Los mungalos volvieron grupas.
Dimdigá envió a hombres seguros a decirles a sus paisanos cómo debían salvarse de los mungalos. Los udés empezaron a trasladarse a los bosques y las montañas y a vivir allí. Los udés se convirtieron en hombres de los bosques. Y así les llaman hasta ahora.

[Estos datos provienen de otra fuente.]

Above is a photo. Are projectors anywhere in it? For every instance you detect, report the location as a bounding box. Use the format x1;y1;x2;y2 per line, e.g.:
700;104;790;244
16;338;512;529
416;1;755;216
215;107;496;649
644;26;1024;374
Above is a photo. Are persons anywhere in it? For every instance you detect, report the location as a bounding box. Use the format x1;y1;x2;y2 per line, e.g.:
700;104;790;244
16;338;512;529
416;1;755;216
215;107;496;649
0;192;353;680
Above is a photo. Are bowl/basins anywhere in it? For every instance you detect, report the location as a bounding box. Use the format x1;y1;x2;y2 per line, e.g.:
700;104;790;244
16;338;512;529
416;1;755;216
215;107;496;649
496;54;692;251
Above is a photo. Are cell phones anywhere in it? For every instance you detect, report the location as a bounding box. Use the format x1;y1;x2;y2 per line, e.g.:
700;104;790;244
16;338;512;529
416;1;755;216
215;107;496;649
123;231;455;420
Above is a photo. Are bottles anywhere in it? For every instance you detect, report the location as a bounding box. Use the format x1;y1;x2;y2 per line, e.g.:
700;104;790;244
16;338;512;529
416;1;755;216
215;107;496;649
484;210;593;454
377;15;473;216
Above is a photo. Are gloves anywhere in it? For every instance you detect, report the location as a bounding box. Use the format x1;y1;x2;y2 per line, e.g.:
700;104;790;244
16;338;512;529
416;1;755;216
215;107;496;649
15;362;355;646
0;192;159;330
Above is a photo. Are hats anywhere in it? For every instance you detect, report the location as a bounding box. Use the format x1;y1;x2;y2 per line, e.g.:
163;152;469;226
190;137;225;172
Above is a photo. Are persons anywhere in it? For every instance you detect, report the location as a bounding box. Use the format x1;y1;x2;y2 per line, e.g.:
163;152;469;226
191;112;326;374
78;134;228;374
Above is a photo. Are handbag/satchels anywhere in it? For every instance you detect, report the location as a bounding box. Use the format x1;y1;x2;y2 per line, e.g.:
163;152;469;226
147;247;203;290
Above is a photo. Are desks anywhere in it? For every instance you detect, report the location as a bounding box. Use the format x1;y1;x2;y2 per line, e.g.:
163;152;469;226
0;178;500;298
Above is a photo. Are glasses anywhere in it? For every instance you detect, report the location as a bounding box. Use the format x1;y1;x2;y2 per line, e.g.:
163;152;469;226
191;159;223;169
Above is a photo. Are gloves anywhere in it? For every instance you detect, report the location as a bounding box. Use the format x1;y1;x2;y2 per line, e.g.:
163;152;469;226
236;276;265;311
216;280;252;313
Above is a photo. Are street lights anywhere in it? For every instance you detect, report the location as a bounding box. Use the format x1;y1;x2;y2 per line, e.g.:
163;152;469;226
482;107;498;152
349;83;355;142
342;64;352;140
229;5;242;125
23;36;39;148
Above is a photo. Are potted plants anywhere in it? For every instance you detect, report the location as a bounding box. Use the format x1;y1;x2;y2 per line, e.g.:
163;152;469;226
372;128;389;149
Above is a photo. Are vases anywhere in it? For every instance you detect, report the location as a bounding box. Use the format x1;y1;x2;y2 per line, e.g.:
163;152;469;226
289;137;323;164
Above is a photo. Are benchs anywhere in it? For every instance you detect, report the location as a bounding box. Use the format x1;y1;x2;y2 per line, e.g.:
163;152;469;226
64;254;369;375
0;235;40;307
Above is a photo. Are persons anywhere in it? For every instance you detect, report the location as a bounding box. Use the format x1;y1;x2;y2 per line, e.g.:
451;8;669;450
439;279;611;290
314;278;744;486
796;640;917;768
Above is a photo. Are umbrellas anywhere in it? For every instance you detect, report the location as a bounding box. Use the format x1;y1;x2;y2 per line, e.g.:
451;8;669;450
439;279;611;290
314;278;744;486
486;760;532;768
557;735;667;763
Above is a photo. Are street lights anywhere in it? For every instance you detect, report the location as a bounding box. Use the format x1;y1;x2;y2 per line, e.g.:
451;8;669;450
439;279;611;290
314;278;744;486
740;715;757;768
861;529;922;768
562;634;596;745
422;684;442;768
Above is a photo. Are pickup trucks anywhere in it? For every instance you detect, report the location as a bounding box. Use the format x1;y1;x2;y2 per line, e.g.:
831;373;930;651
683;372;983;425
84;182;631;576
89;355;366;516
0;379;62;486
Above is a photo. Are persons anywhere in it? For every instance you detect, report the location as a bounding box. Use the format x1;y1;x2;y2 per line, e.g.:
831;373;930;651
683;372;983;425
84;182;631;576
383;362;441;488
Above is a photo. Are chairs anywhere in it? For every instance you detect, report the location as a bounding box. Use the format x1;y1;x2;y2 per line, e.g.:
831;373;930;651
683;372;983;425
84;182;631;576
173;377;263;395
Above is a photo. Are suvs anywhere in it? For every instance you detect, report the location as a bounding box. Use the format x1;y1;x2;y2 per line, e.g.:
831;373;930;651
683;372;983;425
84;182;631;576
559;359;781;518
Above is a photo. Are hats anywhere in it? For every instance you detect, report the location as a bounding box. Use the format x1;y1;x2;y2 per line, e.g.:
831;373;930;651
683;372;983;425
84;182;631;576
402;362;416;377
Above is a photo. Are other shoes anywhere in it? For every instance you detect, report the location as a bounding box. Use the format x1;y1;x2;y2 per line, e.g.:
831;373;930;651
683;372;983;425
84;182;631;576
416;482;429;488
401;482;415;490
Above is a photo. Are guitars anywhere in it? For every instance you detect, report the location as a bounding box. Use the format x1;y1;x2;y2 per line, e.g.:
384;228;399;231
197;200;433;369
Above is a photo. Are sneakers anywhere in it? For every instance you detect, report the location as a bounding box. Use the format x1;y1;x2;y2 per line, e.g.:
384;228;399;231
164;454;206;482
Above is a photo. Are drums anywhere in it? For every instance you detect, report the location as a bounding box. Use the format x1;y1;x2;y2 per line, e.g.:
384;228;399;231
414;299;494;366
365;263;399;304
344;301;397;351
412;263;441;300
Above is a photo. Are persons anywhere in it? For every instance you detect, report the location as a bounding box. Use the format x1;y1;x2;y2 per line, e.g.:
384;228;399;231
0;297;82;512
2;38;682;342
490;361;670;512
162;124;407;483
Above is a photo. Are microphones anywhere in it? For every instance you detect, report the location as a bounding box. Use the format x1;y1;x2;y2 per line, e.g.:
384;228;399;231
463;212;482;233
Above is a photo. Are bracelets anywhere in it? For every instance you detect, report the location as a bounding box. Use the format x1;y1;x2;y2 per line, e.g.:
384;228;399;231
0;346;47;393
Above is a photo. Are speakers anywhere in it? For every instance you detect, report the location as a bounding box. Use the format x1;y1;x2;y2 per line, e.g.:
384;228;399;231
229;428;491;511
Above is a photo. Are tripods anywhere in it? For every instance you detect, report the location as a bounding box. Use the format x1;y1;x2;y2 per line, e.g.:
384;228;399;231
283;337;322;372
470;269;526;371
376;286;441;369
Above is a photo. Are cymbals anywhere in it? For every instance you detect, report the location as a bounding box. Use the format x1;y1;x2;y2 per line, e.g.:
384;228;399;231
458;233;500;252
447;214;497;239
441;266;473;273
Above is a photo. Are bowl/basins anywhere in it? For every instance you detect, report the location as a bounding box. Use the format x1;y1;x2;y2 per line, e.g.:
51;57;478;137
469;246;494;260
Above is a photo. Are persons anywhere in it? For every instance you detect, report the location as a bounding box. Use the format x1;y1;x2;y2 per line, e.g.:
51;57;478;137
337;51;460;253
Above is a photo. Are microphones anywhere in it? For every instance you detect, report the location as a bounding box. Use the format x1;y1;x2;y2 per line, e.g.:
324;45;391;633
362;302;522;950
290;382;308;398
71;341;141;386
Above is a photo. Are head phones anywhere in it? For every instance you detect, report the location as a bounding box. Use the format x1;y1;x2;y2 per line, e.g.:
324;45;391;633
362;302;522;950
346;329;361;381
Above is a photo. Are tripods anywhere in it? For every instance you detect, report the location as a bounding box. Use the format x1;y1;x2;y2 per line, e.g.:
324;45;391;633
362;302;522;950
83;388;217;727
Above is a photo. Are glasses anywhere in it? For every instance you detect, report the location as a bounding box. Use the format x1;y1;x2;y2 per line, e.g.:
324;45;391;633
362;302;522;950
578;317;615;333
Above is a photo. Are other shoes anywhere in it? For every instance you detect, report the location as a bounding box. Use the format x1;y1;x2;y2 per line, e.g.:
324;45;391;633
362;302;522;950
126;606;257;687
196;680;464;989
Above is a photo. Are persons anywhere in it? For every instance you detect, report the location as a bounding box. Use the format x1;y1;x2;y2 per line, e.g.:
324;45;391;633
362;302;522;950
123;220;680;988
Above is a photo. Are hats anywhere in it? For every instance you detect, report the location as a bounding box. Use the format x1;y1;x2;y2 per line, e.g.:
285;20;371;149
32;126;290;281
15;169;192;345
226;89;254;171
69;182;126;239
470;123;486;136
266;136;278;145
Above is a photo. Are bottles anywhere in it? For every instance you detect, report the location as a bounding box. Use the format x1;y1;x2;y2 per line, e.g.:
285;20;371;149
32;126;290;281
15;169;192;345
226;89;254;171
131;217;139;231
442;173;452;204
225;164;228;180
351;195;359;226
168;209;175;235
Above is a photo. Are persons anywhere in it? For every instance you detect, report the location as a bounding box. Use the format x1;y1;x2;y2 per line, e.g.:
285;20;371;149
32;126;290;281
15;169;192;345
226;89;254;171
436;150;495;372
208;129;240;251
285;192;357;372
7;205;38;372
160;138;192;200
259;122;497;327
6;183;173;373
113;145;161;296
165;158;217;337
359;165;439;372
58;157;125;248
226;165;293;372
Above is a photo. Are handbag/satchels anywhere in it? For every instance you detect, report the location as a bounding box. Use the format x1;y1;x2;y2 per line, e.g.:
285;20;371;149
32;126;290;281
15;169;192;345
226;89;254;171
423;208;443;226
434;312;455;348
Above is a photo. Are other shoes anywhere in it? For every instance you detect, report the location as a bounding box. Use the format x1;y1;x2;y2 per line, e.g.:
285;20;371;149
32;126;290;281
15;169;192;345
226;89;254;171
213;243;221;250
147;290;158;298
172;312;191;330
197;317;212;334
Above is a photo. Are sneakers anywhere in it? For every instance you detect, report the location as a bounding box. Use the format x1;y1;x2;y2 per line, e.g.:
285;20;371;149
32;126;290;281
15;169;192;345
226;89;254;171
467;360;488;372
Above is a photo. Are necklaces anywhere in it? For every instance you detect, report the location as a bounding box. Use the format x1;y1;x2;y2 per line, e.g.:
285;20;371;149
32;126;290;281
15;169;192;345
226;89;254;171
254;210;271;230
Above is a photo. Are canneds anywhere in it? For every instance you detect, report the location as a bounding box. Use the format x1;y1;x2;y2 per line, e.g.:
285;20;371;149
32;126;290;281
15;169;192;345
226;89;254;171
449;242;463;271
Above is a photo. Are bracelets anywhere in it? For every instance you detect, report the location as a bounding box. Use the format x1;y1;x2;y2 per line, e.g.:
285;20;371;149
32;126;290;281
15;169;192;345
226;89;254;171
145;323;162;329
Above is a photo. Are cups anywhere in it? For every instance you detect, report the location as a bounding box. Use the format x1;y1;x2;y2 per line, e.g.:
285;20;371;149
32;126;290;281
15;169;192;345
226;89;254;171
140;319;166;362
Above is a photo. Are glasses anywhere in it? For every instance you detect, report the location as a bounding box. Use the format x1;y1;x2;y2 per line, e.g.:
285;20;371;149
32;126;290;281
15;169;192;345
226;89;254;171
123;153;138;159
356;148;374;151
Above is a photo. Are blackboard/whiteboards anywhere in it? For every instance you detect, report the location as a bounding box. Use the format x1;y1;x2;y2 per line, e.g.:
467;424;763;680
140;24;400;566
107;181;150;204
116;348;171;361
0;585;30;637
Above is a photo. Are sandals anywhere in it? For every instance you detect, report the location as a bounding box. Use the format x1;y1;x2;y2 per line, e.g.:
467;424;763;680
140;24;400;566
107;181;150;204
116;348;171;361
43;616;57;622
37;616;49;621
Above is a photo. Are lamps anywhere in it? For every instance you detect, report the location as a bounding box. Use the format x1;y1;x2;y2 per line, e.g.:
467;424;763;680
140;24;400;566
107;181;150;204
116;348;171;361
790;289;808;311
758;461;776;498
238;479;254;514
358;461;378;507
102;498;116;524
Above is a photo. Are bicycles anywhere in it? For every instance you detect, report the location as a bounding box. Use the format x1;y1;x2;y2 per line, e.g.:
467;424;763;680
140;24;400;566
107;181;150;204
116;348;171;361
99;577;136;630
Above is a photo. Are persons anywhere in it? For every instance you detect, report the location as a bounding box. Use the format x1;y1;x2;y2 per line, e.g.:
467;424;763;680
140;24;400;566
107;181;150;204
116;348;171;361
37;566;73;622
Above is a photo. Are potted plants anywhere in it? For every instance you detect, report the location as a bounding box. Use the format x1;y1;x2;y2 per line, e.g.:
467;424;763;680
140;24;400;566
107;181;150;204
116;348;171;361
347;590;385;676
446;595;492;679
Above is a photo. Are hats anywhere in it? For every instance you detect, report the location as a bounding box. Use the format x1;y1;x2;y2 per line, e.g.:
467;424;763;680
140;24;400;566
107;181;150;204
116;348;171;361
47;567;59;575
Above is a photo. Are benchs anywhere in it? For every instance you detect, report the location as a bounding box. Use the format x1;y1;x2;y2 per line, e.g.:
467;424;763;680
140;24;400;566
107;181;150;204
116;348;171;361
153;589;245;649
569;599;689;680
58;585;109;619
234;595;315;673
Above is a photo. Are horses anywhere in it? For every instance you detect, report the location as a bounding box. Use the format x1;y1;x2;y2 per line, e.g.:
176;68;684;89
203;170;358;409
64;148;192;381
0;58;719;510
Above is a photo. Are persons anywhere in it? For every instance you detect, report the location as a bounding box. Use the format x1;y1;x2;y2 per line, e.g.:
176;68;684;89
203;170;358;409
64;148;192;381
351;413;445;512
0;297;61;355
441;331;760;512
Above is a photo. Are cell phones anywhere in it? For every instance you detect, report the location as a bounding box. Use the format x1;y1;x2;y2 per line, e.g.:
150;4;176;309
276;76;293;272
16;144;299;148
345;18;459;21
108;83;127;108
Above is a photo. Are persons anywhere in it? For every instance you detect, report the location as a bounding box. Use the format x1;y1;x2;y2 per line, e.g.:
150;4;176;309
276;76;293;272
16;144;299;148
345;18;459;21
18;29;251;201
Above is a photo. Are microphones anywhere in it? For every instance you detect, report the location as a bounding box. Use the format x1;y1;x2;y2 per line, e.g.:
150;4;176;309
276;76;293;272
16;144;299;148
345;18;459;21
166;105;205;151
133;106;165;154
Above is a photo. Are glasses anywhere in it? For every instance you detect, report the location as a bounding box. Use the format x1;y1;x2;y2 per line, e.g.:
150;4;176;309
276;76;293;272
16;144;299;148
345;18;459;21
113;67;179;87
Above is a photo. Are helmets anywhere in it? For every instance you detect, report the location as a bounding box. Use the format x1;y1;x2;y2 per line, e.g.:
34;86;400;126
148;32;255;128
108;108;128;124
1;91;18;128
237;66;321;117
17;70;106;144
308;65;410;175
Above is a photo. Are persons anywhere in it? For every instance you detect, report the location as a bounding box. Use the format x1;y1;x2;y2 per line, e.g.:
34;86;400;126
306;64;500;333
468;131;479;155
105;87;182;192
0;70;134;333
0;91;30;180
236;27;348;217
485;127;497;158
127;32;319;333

Transcurrió no sé cuánto tiempo. Dimdigá fue hasta el antiguo campamento. Quería ver si habían servido de algo los Mangnis de Kandigá.
Entonces vio Dimdigá que los mungatos habían llegado hasta el mar y luego volvieron a marcharse a sus estepas.
Entonces vio Dimdigá que el Mangni yacía, abatido, en el viejo campa-mento... En su vientre hueco crecía la hierba. Por su pecho hueco corrían los lagartos. Los auxiliares del chamán yacían calcinados: los mungalos habían hecho una hoguera con ellos.
Entonces vio Dimdigá al chamán caído en el suelo, con las piernas estiradas y un hacha en la mano. A su lado yacía un mungalo muerto de un hachazo. Se conoce que al fin recordó el chamán lo que dijo Dimdigá, pero demasiado tarde. Allí estaba caído Kandigá. Un cuervo negro se había posado encima. Los hurones y los glotones husmeaban por el campamento.
Volvió Dimdigá al bosque y les dijo a sus paisanos:
-El bosque y las piedras son nuestra defensa mejor.
Así se quedaron los udés a vivir en los bosques. En el consejo, los jóvenes escuchan lo que dicen los ancianos. Pero también los ancianos atienden a las buenas palabras de los jóvenes.